1989 - Governor John Ashcroft announced the Missouri Policy on Resource Recovery. This policy called for:

  • Reducing the amount of solid waste that is created
  • Reusing, recycling or composting solid waste
  • Recovering and using energy from solid waste
  • Incinerating or disposing of residual waste in a sanitary landfill

1989 - Pursuant to HB 438, 440, 96 and 97, the state of Missouri Executive Branch Departments, in cooperation with the Office of Administration, were required to develop and implement a policy for recycling and waste reduction.

1990 - The passage of Senate Bill 530 amended the Solid Waste Management Law to create Solid Waste Management Regions, Districts and Plans; established tonnage fee collection; and prohibited lead acid batteries, major appliances, waste oil, whole waste tires and yard waste from being landfilled. It focused the efforts of individuals, businesses, state and local government, towards the goal of diverting 40 percent of the waste stream from landfill disposal. Eventually 20 solid waste management districts across the state were formed to foster city, county, and regional cooperation to help achieve this goal.

1990 - Senate Bill 530 also created the 50-cent fee on purchases of new tires sold at retail stores.

1991 - The landfill ban on major appliances, whole waste tires, waste oil and lead acid batteries took effect.

1992 - The solid waste management districts began to receive funding.

1992 - The passage of Senate Bill 1732 amended the Solid Waste Management Law to increase the post-closure care of landfills from 20 to 30 years. The landfill ban on yard waste also took effect.

1993 - The Missouri Recycling Association forms.

Subtitle D Landfill1994 - Missouri implemented new landfill regulations that mirrored the new federal Subtitle D standards. These requirements included siting restrictions for new landfills, tightened design and operating criteria, groundwater monitoring and corrective action, and closure and post-closure requirements, and increased cost of financial assurance. Many landfills around the state chose to close rather than upgrade to the new standards, resulting in a reduction of the number of active landfills in the state to about 30. Conversely, the number of transfer stations increased substantially.

1994 - The department's Solid Waste Management Program received a $1.75 million grant from the United States Environmental Protection Agency to study the effects of the heavy precipitation patterns that occurred during the Great Flood of 1993 on Missouri's landfills.

1995 - The passage of Senate Bills 60 and S 112 created significant changes to the Solid Waste Management Law, specifically amending the permitting requirements and process for solid waste facilities. The 50-cent new tire fee was renewed.

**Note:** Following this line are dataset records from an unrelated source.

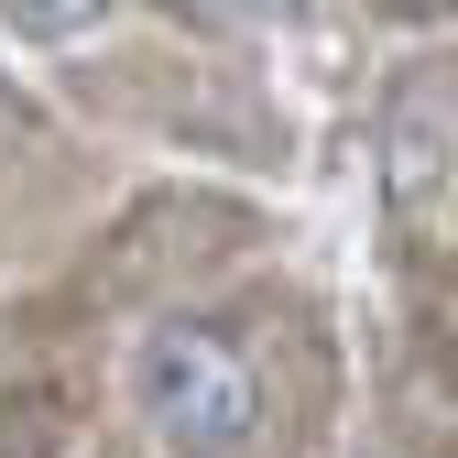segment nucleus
Returning <instances> with one entry per match:
<instances>
[{
  "label": "nucleus",
  "instance_id": "1",
  "mask_svg": "<svg viewBox=\"0 0 458 458\" xmlns=\"http://www.w3.org/2000/svg\"><path fill=\"white\" fill-rule=\"evenodd\" d=\"M131 415L153 426L164 458H251L262 447V415H273V393H262V360L241 350L229 327L208 317H164L131 338Z\"/></svg>",
  "mask_w": 458,
  "mask_h": 458
},
{
  "label": "nucleus",
  "instance_id": "2",
  "mask_svg": "<svg viewBox=\"0 0 458 458\" xmlns=\"http://www.w3.org/2000/svg\"><path fill=\"white\" fill-rule=\"evenodd\" d=\"M447 186H458V98L447 88H404V109H393V208L437 218Z\"/></svg>",
  "mask_w": 458,
  "mask_h": 458
},
{
  "label": "nucleus",
  "instance_id": "3",
  "mask_svg": "<svg viewBox=\"0 0 458 458\" xmlns=\"http://www.w3.org/2000/svg\"><path fill=\"white\" fill-rule=\"evenodd\" d=\"M0 12H12L22 33H77V22L98 12V0H0Z\"/></svg>",
  "mask_w": 458,
  "mask_h": 458
},
{
  "label": "nucleus",
  "instance_id": "4",
  "mask_svg": "<svg viewBox=\"0 0 458 458\" xmlns=\"http://www.w3.org/2000/svg\"><path fill=\"white\" fill-rule=\"evenodd\" d=\"M229 12H295V0H229Z\"/></svg>",
  "mask_w": 458,
  "mask_h": 458
},
{
  "label": "nucleus",
  "instance_id": "5",
  "mask_svg": "<svg viewBox=\"0 0 458 458\" xmlns=\"http://www.w3.org/2000/svg\"><path fill=\"white\" fill-rule=\"evenodd\" d=\"M371 458H382V447H371Z\"/></svg>",
  "mask_w": 458,
  "mask_h": 458
}]
</instances>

1997 - New regulations for permit-exempt and beneficial-use pilot project activities took effect.

1999 - Governor Mel Carnahan signed House Bill 603 into law. The state's 50-cent new tire fee was extended again to Jan. 1, 2004. Concerned citizens were now allowed to participate earlier and more often in the siting and permitting process for landfills.

2005 - The passage of Senate Bill 225 reinstated the state's 50-cent per new tire fee to Jan. 1, 2010.

2006 - The Scrap Tire Round-Up Program began, in partnership Tire Cleanup
with Missouri Department of Corrections, on Nov. 1, 2006, and was funded by the scrap tire fee to clean up scrap tire sites free of charge to landowners, cities and counties who meet specified criteria.

2009 - House Bill 661 extended the new tire fee until Jan. 1, 2015.

2015 - Senate Bills 642 and 664 extended the tire fee until Jan. 1, 2020.

2016 - April 1, 2016, the department's Scrap Tire Round-Up Program came to an end due to the economic feasibility of conducting these cleanups and the loss of contractors willing to conduct them. The program successfully cleaned up 571 sites and 2,500,990 tires. The department will continue to work with the Solid Waste Management Districts and nonprofit citizen groups in cleaning up scrap tire dumps.

Since the mid-1950s, Missouri has made a transition from unhealthy open dumps to today’s engineered, permitted and regulated landfill sites. Integrated solid waste management planning, which recognizes that some "wastes" are actually resources, is widely practiced throughout the state.